Sunday, June 24, 2012

Title: Respiratory Failure In A Pregnant Patient with Pyelonephritis

Woodrow Wilson (Gaylord National Harbor)
Sheryl Banner, BSN, RNC , Labor & Delivery, Christiana Care Health System, Hockessin, DE
Vikki L. Benson, BSN, RNC , Labor & Delivery, Christiana Care Health System, Townsend, DE

Discipline: Childbearing (CB)

Learning Objectives:
  1. Describe the impact of pyelonephritis in pregnancy.
  2. Describe the impact of respiratory failure in pregnancy.
  3. Describe the treatment for pyelonephritis induced respiratory failure in pregnancy.
Submission Description:
Background:   This presentation describes the management of a patient at 28 weeks gestation, admitted for pyelonephritis, who ended up in respiratory failure.

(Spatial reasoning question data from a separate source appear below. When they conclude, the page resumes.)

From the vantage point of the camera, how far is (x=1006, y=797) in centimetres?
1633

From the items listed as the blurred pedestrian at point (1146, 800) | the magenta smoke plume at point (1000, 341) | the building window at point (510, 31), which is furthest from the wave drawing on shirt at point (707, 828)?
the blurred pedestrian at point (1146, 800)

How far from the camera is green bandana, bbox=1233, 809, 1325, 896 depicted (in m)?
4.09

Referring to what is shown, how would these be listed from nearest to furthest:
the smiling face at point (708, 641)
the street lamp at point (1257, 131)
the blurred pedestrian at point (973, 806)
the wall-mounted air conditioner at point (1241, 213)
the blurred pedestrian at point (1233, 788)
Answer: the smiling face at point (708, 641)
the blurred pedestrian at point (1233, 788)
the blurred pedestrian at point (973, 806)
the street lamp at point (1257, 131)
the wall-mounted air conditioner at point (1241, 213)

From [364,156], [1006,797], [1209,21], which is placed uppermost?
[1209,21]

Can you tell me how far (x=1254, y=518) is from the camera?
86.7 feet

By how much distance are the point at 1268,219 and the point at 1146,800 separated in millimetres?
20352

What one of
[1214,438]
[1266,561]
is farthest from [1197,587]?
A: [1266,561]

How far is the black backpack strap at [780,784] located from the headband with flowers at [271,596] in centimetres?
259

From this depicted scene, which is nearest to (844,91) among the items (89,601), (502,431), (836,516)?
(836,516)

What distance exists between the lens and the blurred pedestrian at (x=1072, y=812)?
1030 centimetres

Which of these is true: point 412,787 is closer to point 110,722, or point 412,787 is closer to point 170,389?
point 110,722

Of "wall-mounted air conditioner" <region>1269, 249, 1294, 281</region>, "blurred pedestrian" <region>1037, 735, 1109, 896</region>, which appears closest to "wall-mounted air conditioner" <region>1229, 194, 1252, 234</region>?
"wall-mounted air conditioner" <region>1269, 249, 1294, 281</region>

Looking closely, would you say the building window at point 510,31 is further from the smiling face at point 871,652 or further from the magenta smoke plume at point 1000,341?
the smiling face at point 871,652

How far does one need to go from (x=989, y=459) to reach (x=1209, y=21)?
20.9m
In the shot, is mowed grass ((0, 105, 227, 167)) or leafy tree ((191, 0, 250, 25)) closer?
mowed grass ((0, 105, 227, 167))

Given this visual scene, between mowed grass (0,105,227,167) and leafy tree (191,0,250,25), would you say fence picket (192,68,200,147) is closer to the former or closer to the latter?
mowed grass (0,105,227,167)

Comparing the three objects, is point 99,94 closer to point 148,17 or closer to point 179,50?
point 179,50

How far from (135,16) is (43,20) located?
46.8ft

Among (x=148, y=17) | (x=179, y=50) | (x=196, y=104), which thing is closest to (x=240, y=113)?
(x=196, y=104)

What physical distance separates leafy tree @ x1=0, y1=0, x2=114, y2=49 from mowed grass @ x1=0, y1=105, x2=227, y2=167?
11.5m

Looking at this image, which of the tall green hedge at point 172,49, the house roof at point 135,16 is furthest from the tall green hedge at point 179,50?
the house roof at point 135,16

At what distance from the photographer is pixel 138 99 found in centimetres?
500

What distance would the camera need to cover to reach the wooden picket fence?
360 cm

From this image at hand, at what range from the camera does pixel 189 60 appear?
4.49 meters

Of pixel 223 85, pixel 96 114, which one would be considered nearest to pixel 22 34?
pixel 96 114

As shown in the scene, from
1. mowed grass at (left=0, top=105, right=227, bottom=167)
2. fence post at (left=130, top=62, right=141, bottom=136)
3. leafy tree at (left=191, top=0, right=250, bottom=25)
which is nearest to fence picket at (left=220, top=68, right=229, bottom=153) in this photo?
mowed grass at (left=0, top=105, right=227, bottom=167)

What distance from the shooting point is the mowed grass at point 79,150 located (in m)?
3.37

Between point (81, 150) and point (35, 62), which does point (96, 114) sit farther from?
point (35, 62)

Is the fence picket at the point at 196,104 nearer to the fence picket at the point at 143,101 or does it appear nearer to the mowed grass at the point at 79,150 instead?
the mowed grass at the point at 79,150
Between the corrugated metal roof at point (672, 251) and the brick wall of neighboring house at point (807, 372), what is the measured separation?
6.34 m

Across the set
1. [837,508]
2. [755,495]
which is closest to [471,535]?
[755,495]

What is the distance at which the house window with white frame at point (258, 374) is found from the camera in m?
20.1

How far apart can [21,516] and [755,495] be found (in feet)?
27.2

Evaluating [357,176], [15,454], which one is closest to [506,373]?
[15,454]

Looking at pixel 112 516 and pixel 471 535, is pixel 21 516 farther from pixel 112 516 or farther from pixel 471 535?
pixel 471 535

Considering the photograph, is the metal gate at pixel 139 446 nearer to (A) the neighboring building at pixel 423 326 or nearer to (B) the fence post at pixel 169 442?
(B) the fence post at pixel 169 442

Case: She had complaints of fever, headache, and back pain.  Vital signs were : 37.3 138 20 96/50.  She had gram negative rods on the gram stain from her urine sample, so she was admitted for pyelonephritis.    to our OB High Risk Unit for continuous fetal monitoring, antibiotic and analgesic therapy. 

Her temperature rose to 39.5 and she was tachypneic.  Her hemoglobin dropped to 6.8, so she was transfused.  A chest x-ray diagnosed right lower lobe pneumonia.  Her oxygen saturation rates (O2 sats) were 70-80%, and adult respiratory distress syndrome (ARDS) was suspected.  The patient was transferred to the ICU, due to the concern that she may have to be intubated for ventilatory support.

Escheria coli grew in her urine culture.  She continued with tachypnea, labored breathing, and developed a productive cough.  She was considered critically ill and in respiratory failure, but was able to be sustained on oxygen therapy without intubation.  She eventually was weaned to  room air, with 02 sats>95%.

The patient was discharged after a week, still pregnant, with orders for monthly urine cultures, and suppressive therapy.  Her only readmission was when she was in labor at 40 weeks gestation.  She had normal vital signs at that point, and had no oxygen requirements.  She delivered a healthy term baby with apgars of 8 and 9.

Conclusion: There is a paucity of recent literature regarding the relationship between pyelonephritis and respiratory distress in pregnancy.  Nonetheless,  we seem to be encountering this problem more frequently.  The association of pyelonephritis and respiratory distress in pregnancy was first described in 1984 (Cunningham FG, etal).  Pyelonephritis alone is estimated to occur in 1-2% of all pregnancies. Some studies suggest that one out of every fifty women admitted for pyelonephritis will develop some respiratory distress.  Unfortunately, the etiology for the mechanism of the syndrome remains unknown.

Respiratory distress in pregnancy is associated with a high rate of perinatal morbidity and mortality.  It is fortunate that this patient had access to an institution where she could have Maternal Fetal Medicine and Pulmonology consults.  Her management prevented artificial ventilation, which would increase her statistical risk.  Providing care for this patient, and others like her has increased our awareness of the possible consequences of urinary tract infections in pregnancy.